Pupil rape: marchers call for police action


Amid growing outrage after claims that two children were raped at a Grahamstown school, a sea of protesters converged on the Beaufort Street police station this week to demand urgent police action.

Amid growing outrage after claims that two children were raped at a Grahamstown school, a sea of protesters converged on the Beaufort Street police station this week to demand urgent police action.

Marching up Beaufort Street from town in the Workers' Day protest was a 50-strong group organised by the Rhodes Gender Action Project and Ntuthuko Legal Activism. Meeting them at the police station was a group three times as big, marching behind the banner of the Unemployed People’s Movement (UPM).

The protest followed a demonstration outside a local school last week, where a man named by a 7-year-old pupil as her rapist continued to teach, more than three weeks after the alleged attack. No action had yet been taken to remove the teacher from the school when her younger brother, also a pupil at the school, was reportedly raped last week.

After last week's demonstration, the teacher was suspended from the school on full pay. This week parents and community members expressed outrage at the fact that police had made no arrests in the case, and also accused the school of protecting the teacher instead of the children.

“This march is bigger than last week, and the community has come this time, because enough is enough,” said community member Patricia May, who also took part in the earlier protest. Others stood up to express their disgust at the handling of the situation thus far, and to implore authorities to take a more victim-sensitive approach towards rape.

UPM leader Ayanda Kota spoke about the purpose of the protest. “I think it’s important for the community to come out and demonstrate, vent their anger and cry inside at the incompetency of the South African Police Service,” Kota said.

Lembede Jantjie, a member of the Students for Social Justice movement speaking on behalf of the Right2Know Campaign, called for communities to engage in such matters and probe injustices all the time – not only when called to the police station, not only when a child is raped”.

While protestors said they aimed to put pressure on the police to investigate rape cases with urgency, they were not optimistic.

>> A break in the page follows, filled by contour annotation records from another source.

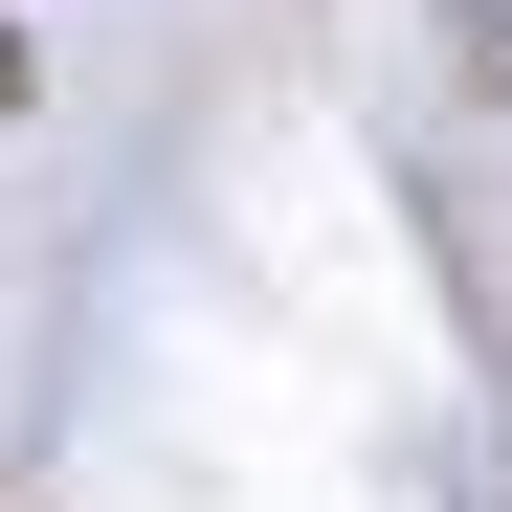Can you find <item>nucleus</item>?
Wrapping results in <instances>:
<instances>
[{
    "label": "nucleus",
    "instance_id": "f257e3e1",
    "mask_svg": "<svg viewBox=\"0 0 512 512\" xmlns=\"http://www.w3.org/2000/svg\"><path fill=\"white\" fill-rule=\"evenodd\" d=\"M446 23H468V90H512V0H446Z\"/></svg>",
    "mask_w": 512,
    "mask_h": 512
}]
</instances>
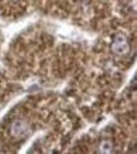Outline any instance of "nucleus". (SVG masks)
<instances>
[{
  "label": "nucleus",
  "mask_w": 137,
  "mask_h": 154,
  "mask_svg": "<svg viewBox=\"0 0 137 154\" xmlns=\"http://www.w3.org/2000/svg\"><path fill=\"white\" fill-rule=\"evenodd\" d=\"M10 133L15 137H24L25 135H28L31 133V126L24 120H17L12 124Z\"/></svg>",
  "instance_id": "1"
},
{
  "label": "nucleus",
  "mask_w": 137,
  "mask_h": 154,
  "mask_svg": "<svg viewBox=\"0 0 137 154\" xmlns=\"http://www.w3.org/2000/svg\"><path fill=\"white\" fill-rule=\"evenodd\" d=\"M112 50L117 55H124L128 51V42L123 36H117L112 43Z\"/></svg>",
  "instance_id": "2"
},
{
  "label": "nucleus",
  "mask_w": 137,
  "mask_h": 154,
  "mask_svg": "<svg viewBox=\"0 0 137 154\" xmlns=\"http://www.w3.org/2000/svg\"><path fill=\"white\" fill-rule=\"evenodd\" d=\"M100 150H102V153H109L112 150V144L109 141H103L100 145Z\"/></svg>",
  "instance_id": "3"
},
{
  "label": "nucleus",
  "mask_w": 137,
  "mask_h": 154,
  "mask_svg": "<svg viewBox=\"0 0 137 154\" xmlns=\"http://www.w3.org/2000/svg\"><path fill=\"white\" fill-rule=\"evenodd\" d=\"M12 2H18V0H12Z\"/></svg>",
  "instance_id": "4"
}]
</instances>
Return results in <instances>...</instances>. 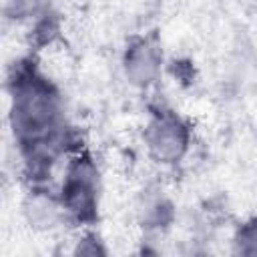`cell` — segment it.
Returning <instances> with one entry per match:
<instances>
[{"label":"cell","instance_id":"1","mask_svg":"<svg viewBox=\"0 0 257 257\" xmlns=\"http://www.w3.org/2000/svg\"><path fill=\"white\" fill-rule=\"evenodd\" d=\"M60 100L54 88L36 72L22 70L12 80L10 124L24 159L34 167L52 163L62 133Z\"/></svg>","mask_w":257,"mask_h":257},{"label":"cell","instance_id":"2","mask_svg":"<svg viewBox=\"0 0 257 257\" xmlns=\"http://www.w3.org/2000/svg\"><path fill=\"white\" fill-rule=\"evenodd\" d=\"M96 197V173L86 159H76L64 177L60 203L64 213L74 217H86L94 207Z\"/></svg>","mask_w":257,"mask_h":257},{"label":"cell","instance_id":"3","mask_svg":"<svg viewBox=\"0 0 257 257\" xmlns=\"http://www.w3.org/2000/svg\"><path fill=\"white\" fill-rule=\"evenodd\" d=\"M149 149L165 163L179 159L187 147V131L185 126L169 114H161L149 124L147 131Z\"/></svg>","mask_w":257,"mask_h":257},{"label":"cell","instance_id":"4","mask_svg":"<svg viewBox=\"0 0 257 257\" xmlns=\"http://www.w3.org/2000/svg\"><path fill=\"white\" fill-rule=\"evenodd\" d=\"M40 0H2V10L6 18L12 20H20V18H28Z\"/></svg>","mask_w":257,"mask_h":257},{"label":"cell","instance_id":"5","mask_svg":"<svg viewBox=\"0 0 257 257\" xmlns=\"http://www.w3.org/2000/svg\"><path fill=\"white\" fill-rule=\"evenodd\" d=\"M237 243H239V251H243V253H257V221L249 223L247 227L241 229V233L237 237Z\"/></svg>","mask_w":257,"mask_h":257}]
</instances>
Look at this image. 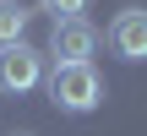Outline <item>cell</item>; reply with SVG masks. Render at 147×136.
Segmentation results:
<instances>
[{
	"label": "cell",
	"mask_w": 147,
	"mask_h": 136,
	"mask_svg": "<svg viewBox=\"0 0 147 136\" xmlns=\"http://www.w3.org/2000/svg\"><path fill=\"white\" fill-rule=\"evenodd\" d=\"M87 5H93V0H44V11H49L55 22H65V16H82Z\"/></svg>",
	"instance_id": "obj_6"
},
{
	"label": "cell",
	"mask_w": 147,
	"mask_h": 136,
	"mask_svg": "<svg viewBox=\"0 0 147 136\" xmlns=\"http://www.w3.org/2000/svg\"><path fill=\"white\" fill-rule=\"evenodd\" d=\"M44 82V55L22 38V44H5L0 49V93L5 98H22V93H33Z\"/></svg>",
	"instance_id": "obj_2"
},
{
	"label": "cell",
	"mask_w": 147,
	"mask_h": 136,
	"mask_svg": "<svg viewBox=\"0 0 147 136\" xmlns=\"http://www.w3.org/2000/svg\"><path fill=\"white\" fill-rule=\"evenodd\" d=\"M109 49L120 55V60H147V11L142 5H125L115 22H109Z\"/></svg>",
	"instance_id": "obj_4"
},
{
	"label": "cell",
	"mask_w": 147,
	"mask_h": 136,
	"mask_svg": "<svg viewBox=\"0 0 147 136\" xmlns=\"http://www.w3.org/2000/svg\"><path fill=\"white\" fill-rule=\"evenodd\" d=\"M27 16H33V11H22L16 0H0V49H5V44H22Z\"/></svg>",
	"instance_id": "obj_5"
},
{
	"label": "cell",
	"mask_w": 147,
	"mask_h": 136,
	"mask_svg": "<svg viewBox=\"0 0 147 136\" xmlns=\"http://www.w3.org/2000/svg\"><path fill=\"white\" fill-rule=\"evenodd\" d=\"M93 49H98V33H93L87 16H65V22L49 27V55H55V65H65V60H93Z\"/></svg>",
	"instance_id": "obj_3"
},
{
	"label": "cell",
	"mask_w": 147,
	"mask_h": 136,
	"mask_svg": "<svg viewBox=\"0 0 147 136\" xmlns=\"http://www.w3.org/2000/svg\"><path fill=\"white\" fill-rule=\"evenodd\" d=\"M49 104L65 114H93L104 104V76L93 71V60H65L49 76Z\"/></svg>",
	"instance_id": "obj_1"
}]
</instances>
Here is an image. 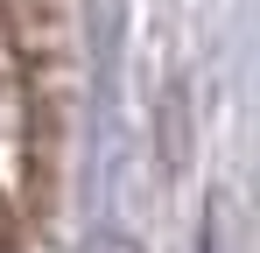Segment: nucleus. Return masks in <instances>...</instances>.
Here are the masks:
<instances>
[{"mask_svg":"<svg viewBox=\"0 0 260 253\" xmlns=\"http://www.w3.org/2000/svg\"><path fill=\"white\" fill-rule=\"evenodd\" d=\"M85 253H141V246H134V239H120V232H91Z\"/></svg>","mask_w":260,"mask_h":253,"instance_id":"f257e3e1","label":"nucleus"}]
</instances>
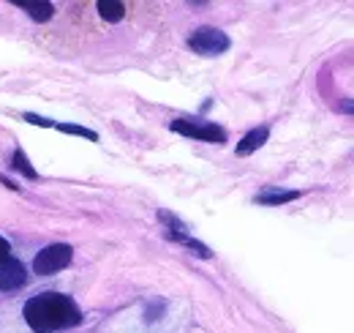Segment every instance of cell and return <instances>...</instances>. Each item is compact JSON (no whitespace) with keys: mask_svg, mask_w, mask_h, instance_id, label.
Returning a JSON list of instances; mask_svg holds the SVG:
<instances>
[{"mask_svg":"<svg viewBox=\"0 0 354 333\" xmlns=\"http://www.w3.org/2000/svg\"><path fill=\"white\" fill-rule=\"evenodd\" d=\"M82 320L80 306L60 292H41L25 303V323L36 333H52L71 328Z\"/></svg>","mask_w":354,"mask_h":333,"instance_id":"6da1fadb","label":"cell"},{"mask_svg":"<svg viewBox=\"0 0 354 333\" xmlns=\"http://www.w3.org/2000/svg\"><path fill=\"white\" fill-rule=\"evenodd\" d=\"M71 257H74V249H71L68 243H52V246H46V249H41V251L36 254V260H33V273H39V276H52V273L63 271V268L71 262Z\"/></svg>","mask_w":354,"mask_h":333,"instance_id":"7a4b0ae2","label":"cell"},{"mask_svg":"<svg viewBox=\"0 0 354 333\" xmlns=\"http://www.w3.org/2000/svg\"><path fill=\"white\" fill-rule=\"evenodd\" d=\"M172 132L194 137V140H202V143H226V132L216 123H207V120H185V118H180V120H172Z\"/></svg>","mask_w":354,"mask_h":333,"instance_id":"3957f363","label":"cell"},{"mask_svg":"<svg viewBox=\"0 0 354 333\" xmlns=\"http://www.w3.org/2000/svg\"><path fill=\"white\" fill-rule=\"evenodd\" d=\"M188 47L194 49V52H199V55L213 57V55H221V52L229 49V36L221 33L218 28H199V30L188 39Z\"/></svg>","mask_w":354,"mask_h":333,"instance_id":"277c9868","label":"cell"},{"mask_svg":"<svg viewBox=\"0 0 354 333\" xmlns=\"http://www.w3.org/2000/svg\"><path fill=\"white\" fill-rule=\"evenodd\" d=\"M25 282H28V273H25V265H22V262L6 260V262L0 265V289H3V292L19 289Z\"/></svg>","mask_w":354,"mask_h":333,"instance_id":"5b68a950","label":"cell"},{"mask_svg":"<svg viewBox=\"0 0 354 333\" xmlns=\"http://www.w3.org/2000/svg\"><path fill=\"white\" fill-rule=\"evenodd\" d=\"M267 137H270V129H267V126H259V129L248 132V134L240 140V145H237V156H248V153L259 150V147L267 143Z\"/></svg>","mask_w":354,"mask_h":333,"instance_id":"8992f818","label":"cell"},{"mask_svg":"<svg viewBox=\"0 0 354 333\" xmlns=\"http://www.w3.org/2000/svg\"><path fill=\"white\" fill-rule=\"evenodd\" d=\"M19 8H25L36 22H46L52 14H55V6L46 3V0H14Z\"/></svg>","mask_w":354,"mask_h":333,"instance_id":"52a82bcc","label":"cell"},{"mask_svg":"<svg viewBox=\"0 0 354 333\" xmlns=\"http://www.w3.org/2000/svg\"><path fill=\"white\" fill-rule=\"evenodd\" d=\"M95 8H98V14H101L106 22H120V19L126 17V6H123L120 0H98Z\"/></svg>","mask_w":354,"mask_h":333,"instance_id":"ba28073f","label":"cell"},{"mask_svg":"<svg viewBox=\"0 0 354 333\" xmlns=\"http://www.w3.org/2000/svg\"><path fill=\"white\" fill-rule=\"evenodd\" d=\"M297 197H300V191L270 189V191H262V194H257V202H259V205H283V202H292V199H297Z\"/></svg>","mask_w":354,"mask_h":333,"instance_id":"9c48e42d","label":"cell"},{"mask_svg":"<svg viewBox=\"0 0 354 333\" xmlns=\"http://www.w3.org/2000/svg\"><path fill=\"white\" fill-rule=\"evenodd\" d=\"M11 167H14V170H19V172H22L25 178H30V181H36V178H39V172L33 170V164L28 161V156H25L22 150H14V156H11Z\"/></svg>","mask_w":354,"mask_h":333,"instance_id":"30bf717a","label":"cell"},{"mask_svg":"<svg viewBox=\"0 0 354 333\" xmlns=\"http://www.w3.org/2000/svg\"><path fill=\"white\" fill-rule=\"evenodd\" d=\"M57 129H60L63 134H77V137H85V140L98 143V134H95V132H90V129H85V126H74V123H57Z\"/></svg>","mask_w":354,"mask_h":333,"instance_id":"8fae6325","label":"cell"},{"mask_svg":"<svg viewBox=\"0 0 354 333\" xmlns=\"http://www.w3.org/2000/svg\"><path fill=\"white\" fill-rule=\"evenodd\" d=\"M25 120H28V123H33V126H44V129H52V126H55V120H46V118L33 115V112H25Z\"/></svg>","mask_w":354,"mask_h":333,"instance_id":"7c38bea8","label":"cell"},{"mask_svg":"<svg viewBox=\"0 0 354 333\" xmlns=\"http://www.w3.org/2000/svg\"><path fill=\"white\" fill-rule=\"evenodd\" d=\"M6 260H11V246H8L6 238H0V265H3Z\"/></svg>","mask_w":354,"mask_h":333,"instance_id":"4fadbf2b","label":"cell"},{"mask_svg":"<svg viewBox=\"0 0 354 333\" xmlns=\"http://www.w3.org/2000/svg\"><path fill=\"white\" fill-rule=\"evenodd\" d=\"M344 109H346V112H354V101H346V104H344Z\"/></svg>","mask_w":354,"mask_h":333,"instance_id":"5bb4252c","label":"cell"}]
</instances>
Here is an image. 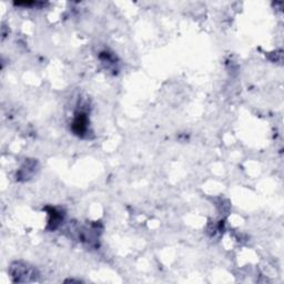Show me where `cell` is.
I'll return each instance as SVG.
<instances>
[{"mask_svg": "<svg viewBox=\"0 0 284 284\" xmlns=\"http://www.w3.org/2000/svg\"><path fill=\"white\" fill-rule=\"evenodd\" d=\"M88 119L85 114H79L74 121V130L77 135H84L87 131Z\"/></svg>", "mask_w": 284, "mask_h": 284, "instance_id": "7a4b0ae2", "label": "cell"}, {"mask_svg": "<svg viewBox=\"0 0 284 284\" xmlns=\"http://www.w3.org/2000/svg\"><path fill=\"white\" fill-rule=\"evenodd\" d=\"M11 277L14 278L16 282H29L31 281V278L36 275V271H34L31 266L28 264H21L15 263L11 266Z\"/></svg>", "mask_w": 284, "mask_h": 284, "instance_id": "6da1fadb", "label": "cell"}]
</instances>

Gender Action Project chairperson Michelle Solomon said of the police, “Even a big protest like this won’t get them to stand up. What it does do is get the community to stand up, and that’s more powerful.”

Leaders of the activist groups present made a decision to collaborate on a plan of action and said they would meet to present a unified stance towards rape in Grahamstown. Commenting on calls by some speakers for the teacher identified by the child as her rapist to be named and shamed, Solomon stressed the importance of protecting his identity.

“If we want the law to work for us, we can’t undermine it,” she said. Solomon said getting the community together to talk about the issue was a valuable outcome.

Meanwhile, police say investigations into the girl's rape – and now that of her brother – are at a very sensitive stage. Both investigations are still continuing, Grahamstown police spokesperson Captain Mali Govender told Grocott's Mail yesterday.

This is part of our investigation and will only be revealed at court. We have not yet identified a suspect or suspects. The investigation is in a very sensitive stage.

While Grocott's Mail's sources said the rape had taken place in the school's toilets, Govender told reporters earlier this week that while a criminal case had been opened for investigation the details – including the date, time and place of the incident – were still unclear, because several versions of the incident had been furnished.

This is normal with victims who have experienced an extremely traumatic incident. In order for an arrest to take place, there has to be sufficient evidence linking the suspect to the crime. At this stage the suspect is not known.

The investigating officer is in contact with the parents, Govender said on Tuesday. Grocott's Mail's source said the girl had twice been attacked in the toilets at the school, first shortly before the Easter holidays and again on the first day of this term.

The source claimed the alleged rapist had keys for the toilets. The source said the attack on the girl's brother had also been carried out in the toilets at the school. It is not clear whether the boy has named the same teacher as his attacker, however.

Eastern Cape department of education spokesperson Loyiso Pulumani said this week that his department had acted swiftly in suspending the teacher after the rape allegation was reported. He said the teacher had been suspended with full pay. "As you are aware that this is a very sensitive matter having to do with minors, it is adequate for now to confirm the suspension and to further indicate that the department's investigation into the whole matter will run concurrent with the work of the law-enforcement agencies," Pulumani told Grocott's Mail on Tuesday.

"It would therefore be inappropriate to delve further into the merits of this matter, lest we prejudice the investigation and the possible disciplinary process," he said.

Pulumani further emphasised that the teacher remained innocent until proven otherwise. "Departmental protocols preclude me from discussing further internal disciplinary procedures as they are confidential, involving [only]employer and employee," said Pulumani.

The school's principal refused to comment earlier this week, referring the reporter to the department of education and the police.